Ride in trains from Amsterdam to Koblenz in Germany (3 hours and 30 minutes trip), and a quick train ride from Koblenz to St. Goar or Bacharach (along the Rhine River). In the Koblenz railroad station visit the train schedule information office (the man there talks in English language): ask for a printed railroad trains itinerary for your trip from St. Goar or Bacharach to Rothenburg. In your one whole day at the Rhine River (in between two nights at either St. Goar or Bacharach) I put a high priority on riding on a big K-D ship on the Rhine River from Bacharach to St. Goar. If you start early in the morning, you could also visit the Marksburg castle at Braubach, in the same day. (Travel to Braubach via Koblenz). Marksburg is the only medieval castle at the Rhine River which was not destroyed. Reserve your tickets for a Marksburg tour before you leave California. In Marksburg castle an English speaking guide is not necessary. The view from the castle windows, of hills and river, is beautiful. Or, in addition to the ship ride, travel in a train to Bingen, and ride on a ferry boat across the Rhine River to Rudesheim, ride on the chair lift up hill to the Niederwald Monument. Up there you can see a good view of the Rhine River Valley. In what month will you be in Germany ?
If you go by train from F'furt to R'burg you will change trains in Wurzburg. That being the case, take time to visit the old town area and do not miss the Prince Bishops Residence. The small chapel is out off this world -- it has it's own entrance so don't overlook it. Forget going to the fortress overlooking the city -- I used to live there and the view of it from the town is much better than the view of town from the fortress. W'burg and R'burg, are the two best parts of the northern end of the Romantic Road. From R'burg you could also train to Heidleburg and then Munich. Hope this helps. Contact directly if you need details. TC
Erin, in my opinion, having seen them both, the absolute best thing to see in Würzburg is the fortress, Marienberg. It is worthwhile, not just for the view of the city, but for the historical, midieval fortification.
The Bishop's Residenz is just one more example of over the top, gaudy, rococo architecture, which, unforturnately, you can find anywhere in Bavaria, and not worth the time. (By the way, wasn't this guy supposed to take a vow of poverty. How can anyone support this hypocrisy).
I also preferred the Würzburg Marienberg Fortress and its two museums over the Residenz. My wife liked the Residenz better.
The best view of the town IMO is not from the Fortress but along the walk on the way up. There is also a nice walk up to the Käppele on that same side of the river which is lined with the "Stages of the Cross".
The Residenz was the home of a bishop. Seeing how he handled his vow of poverty, I can't help but wonder what he did about celibacy (LOL).
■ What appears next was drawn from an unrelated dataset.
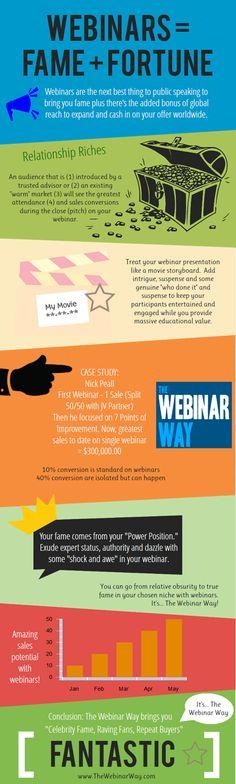 #Webinars =Fame+Fortune via @thewebinarway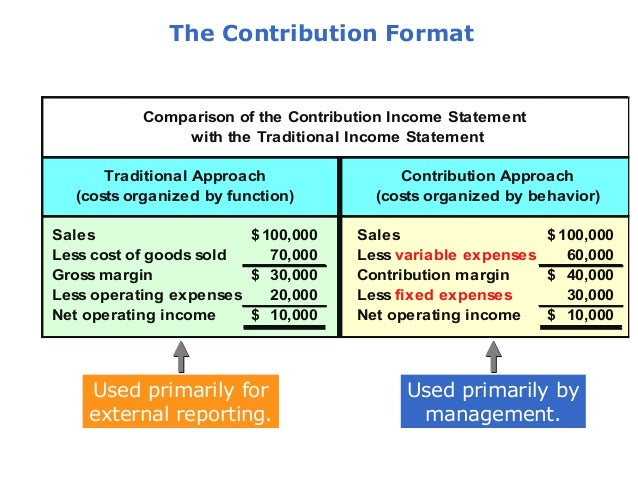contribution margin income statement traditional income statement What is the difference between a contribution approach income statement and a traditional  contribution margin income statement differs in this way that.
My best advice is to slow down and spend at least 7 nights in each town you visit. We Americans cram too much into a time span and everything becomes a blur. Also, people don't take into consideraton the large amount of time it takes to take a train from point A to point B...get to train station, buy tickets, wait for train, take the trip, depart train, reorienct yourself to a newtown, find a hotel, get a room, unpack........too much time doing that rather than sitting in a cafe and dawdling.
Anyway, have agood trip.
Lee, if we ever take another vacation in Germany, you will be our guru.